To run the autogrid4 command to generate grid map files run:

module load apps/intel-17.0/autodock/4.2.5.1
autogrid4 -p sample.gpf -l sample.glg
  #
  # This will also read the receptor.pdbqt file

For further information see the tutorial on the AutoDock website.
You will also need to create the following directories using the mkdir command in your scratch area (we assume you are running from your scratch area):

  • etc/ (here one must save a docking.list file with a list of all the names of the ligands. The UsingAutoDock4forVirtualScreening_v4.pdf tutorial can help to know how to create it)
  • results/pdbqt_lip_rules/ (inside the pdbqt_lip_rules/ directory one must save all the ligands.pdbqt files)

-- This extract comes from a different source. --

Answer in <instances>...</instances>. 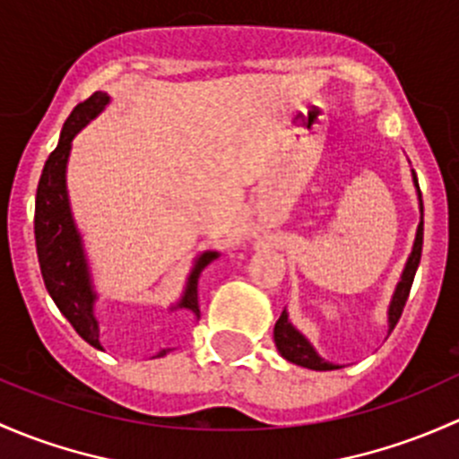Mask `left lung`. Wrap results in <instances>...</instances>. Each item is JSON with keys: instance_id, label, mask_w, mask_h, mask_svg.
Returning a JSON list of instances; mask_svg holds the SVG:
<instances>
[{"instance_id": "left-lung-1", "label": "left lung", "mask_w": 459, "mask_h": 459, "mask_svg": "<svg viewBox=\"0 0 459 459\" xmlns=\"http://www.w3.org/2000/svg\"><path fill=\"white\" fill-rule=\"evenodd\" d=\"M413 183L415 190H418V201H420V225L418 231H415V243H413V252H411L409 261L404 264L403 278H400L398 287L394 291V299H391L389 305V332H394V327L398 325L400 316H403V309L406 305V299H409L411 285H413L415 272H418L420 264V256H422V238H424V205H422V195H420V186H418V177L413 172ZM273 342H276L278 353H281L285 360L294 362V365L307 367V369L314 371H332V369H340L338 365L333 362H327L325 358L318 356L314 347H311L309 340L302 335L294 325L290 323V316L287 311H282L281 318L276 320V327H273Z\"/></svg>"}]
</instances>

Make sure you have the modulefile loaded then create a batch submission script, for example:

#!/bin/bash
#$ -S /bin/bash
#$ -cwd                   # Job will run from the current directory

#$ -pe ???? X      # Run on multiple nodes (multiples of 16 cores)

# $NSLOTS is automatically set to the number of cores given above
mpirun -np $NSLOTS autodock4_mpi docking_list_file docking_base_directory \
                                     status_directory seed_type map_file_usage

where the path of the docking_base_directory and the status_directory should be the directory where all the files have been saved (scratch in our example).

Submit the jobscript using:

qsub scriptname

where scriptname is the name of your jobscript.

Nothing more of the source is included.